3連覇の偉業をステップに。競泳・瀬戸大也は4年サイクルで成長する (3ページ目)

  • 田坂友暁●取材・文 Tasaka Tomoaki
  • 中村博之/PICSPORT●写真 photo by Nakamura hiroyuki/PICSPORT

 世界短水路選手権で好成績を収めて、翌年の夏に勢いをつなげる。それが瀬戸のパターンであることを体現したのが、2015年ロシア・カザン世界水泳選手権だった。

 カザン世界水泳選手権最終日の400m個人メドレー決勝。

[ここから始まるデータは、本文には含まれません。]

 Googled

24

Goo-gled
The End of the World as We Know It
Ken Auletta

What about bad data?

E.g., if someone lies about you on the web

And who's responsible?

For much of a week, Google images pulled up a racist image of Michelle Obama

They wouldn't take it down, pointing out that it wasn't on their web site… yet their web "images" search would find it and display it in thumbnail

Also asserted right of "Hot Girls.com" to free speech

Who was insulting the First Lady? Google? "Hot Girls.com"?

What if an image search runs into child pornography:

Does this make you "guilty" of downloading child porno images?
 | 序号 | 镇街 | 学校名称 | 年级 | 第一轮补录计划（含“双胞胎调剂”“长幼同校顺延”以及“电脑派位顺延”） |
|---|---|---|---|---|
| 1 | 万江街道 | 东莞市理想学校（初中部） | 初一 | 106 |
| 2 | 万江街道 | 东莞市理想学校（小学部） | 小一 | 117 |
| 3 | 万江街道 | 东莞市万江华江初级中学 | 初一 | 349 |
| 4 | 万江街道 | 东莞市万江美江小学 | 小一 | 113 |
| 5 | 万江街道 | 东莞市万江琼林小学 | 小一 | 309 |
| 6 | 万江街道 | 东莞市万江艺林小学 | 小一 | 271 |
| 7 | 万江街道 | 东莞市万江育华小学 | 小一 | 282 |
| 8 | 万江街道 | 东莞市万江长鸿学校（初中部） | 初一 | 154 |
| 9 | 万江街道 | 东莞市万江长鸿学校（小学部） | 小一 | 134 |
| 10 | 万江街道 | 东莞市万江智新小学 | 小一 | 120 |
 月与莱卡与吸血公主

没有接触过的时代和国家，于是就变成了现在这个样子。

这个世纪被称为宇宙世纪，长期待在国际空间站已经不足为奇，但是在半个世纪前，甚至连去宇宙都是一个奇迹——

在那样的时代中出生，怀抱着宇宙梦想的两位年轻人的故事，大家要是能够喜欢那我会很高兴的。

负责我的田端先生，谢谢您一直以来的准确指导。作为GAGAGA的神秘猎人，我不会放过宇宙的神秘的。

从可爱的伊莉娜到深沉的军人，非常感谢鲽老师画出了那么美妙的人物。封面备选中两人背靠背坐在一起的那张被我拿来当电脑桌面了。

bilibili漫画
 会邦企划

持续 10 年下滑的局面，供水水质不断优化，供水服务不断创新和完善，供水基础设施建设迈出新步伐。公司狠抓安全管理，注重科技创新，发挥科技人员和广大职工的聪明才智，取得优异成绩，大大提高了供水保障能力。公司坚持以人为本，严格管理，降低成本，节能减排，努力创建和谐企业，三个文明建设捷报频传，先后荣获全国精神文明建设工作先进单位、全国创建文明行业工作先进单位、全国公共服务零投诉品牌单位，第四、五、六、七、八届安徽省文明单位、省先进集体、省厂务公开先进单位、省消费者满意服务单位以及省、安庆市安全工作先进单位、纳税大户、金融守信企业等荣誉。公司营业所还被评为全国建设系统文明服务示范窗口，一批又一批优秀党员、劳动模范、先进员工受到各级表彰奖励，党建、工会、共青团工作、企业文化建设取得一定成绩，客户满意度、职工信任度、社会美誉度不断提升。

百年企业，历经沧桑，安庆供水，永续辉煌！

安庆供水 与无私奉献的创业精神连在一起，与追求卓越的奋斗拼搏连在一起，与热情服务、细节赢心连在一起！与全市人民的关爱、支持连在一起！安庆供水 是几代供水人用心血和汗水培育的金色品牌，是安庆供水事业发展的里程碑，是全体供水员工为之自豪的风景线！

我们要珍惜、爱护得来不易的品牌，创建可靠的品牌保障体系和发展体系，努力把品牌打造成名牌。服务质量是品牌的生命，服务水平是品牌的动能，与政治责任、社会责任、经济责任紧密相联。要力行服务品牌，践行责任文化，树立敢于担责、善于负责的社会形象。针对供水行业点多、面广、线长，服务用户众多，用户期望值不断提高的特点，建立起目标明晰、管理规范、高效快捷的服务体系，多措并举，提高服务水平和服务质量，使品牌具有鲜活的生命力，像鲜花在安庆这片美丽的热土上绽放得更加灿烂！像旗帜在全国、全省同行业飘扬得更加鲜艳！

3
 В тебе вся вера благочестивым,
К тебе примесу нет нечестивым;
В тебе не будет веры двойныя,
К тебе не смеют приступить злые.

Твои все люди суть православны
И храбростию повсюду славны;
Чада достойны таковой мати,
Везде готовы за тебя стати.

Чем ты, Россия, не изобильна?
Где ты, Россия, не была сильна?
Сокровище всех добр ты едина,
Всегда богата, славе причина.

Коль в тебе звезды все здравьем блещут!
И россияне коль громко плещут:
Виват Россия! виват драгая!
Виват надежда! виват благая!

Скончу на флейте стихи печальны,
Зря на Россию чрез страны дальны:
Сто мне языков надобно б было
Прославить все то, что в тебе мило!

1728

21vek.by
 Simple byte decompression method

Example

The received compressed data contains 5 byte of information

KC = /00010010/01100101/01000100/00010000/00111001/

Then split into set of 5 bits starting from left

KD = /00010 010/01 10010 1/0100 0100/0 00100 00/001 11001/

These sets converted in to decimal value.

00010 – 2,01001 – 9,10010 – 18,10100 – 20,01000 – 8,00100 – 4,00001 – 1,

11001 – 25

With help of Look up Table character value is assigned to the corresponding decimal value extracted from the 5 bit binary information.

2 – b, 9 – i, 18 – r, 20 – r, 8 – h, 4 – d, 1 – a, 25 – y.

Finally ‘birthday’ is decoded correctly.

得意とするバタフライで先行するも、苦手な背泳ぎで2位に後退。しかし、平泳ぎで再度逆転して、最後の自由形でもラストスパートを見せた瀬戸は、2位以下に1秒以上の差をつけて4分08秒50自己ベスト。短水路に続き、長水路の世界水泳選手権でも大会2連覇を達成した。

「招集所で『あ、来たぞ』と思えるくらい、気持ちは落ち着いているのに身体が熱くなってくる感覚がようやく出てきて、スイッチが入りました」

 この結果で、2016年4月の日本選手権を待たずに400m個人メドレーのリオデジャネイロ五輪の代表内定を手にした瀬戸は、1年間という長期の余裕を持って夢の舞台であった五輪に向けて調整ができることが決まった。

 しかし、この内定が瀬戸の歯車を狂わせる。五輪のことだけを考えてじっくりと調整できるメリットはあるものの、普段は4月の代表選考会となる日本選手権に調子を合わせ、そこから夏の国際大会に向けて再調整していくという流れができあがっている。400mについてはその4月で調子を合わせなくてもいいが、200m個人メドレーや200mバタフライといったほかの五輪出場を狙う種目に関しては、調整していかなければならない。そのバランスの取り方が難しく、瀬戸の感覚に微妙な狂いを生じさせていた。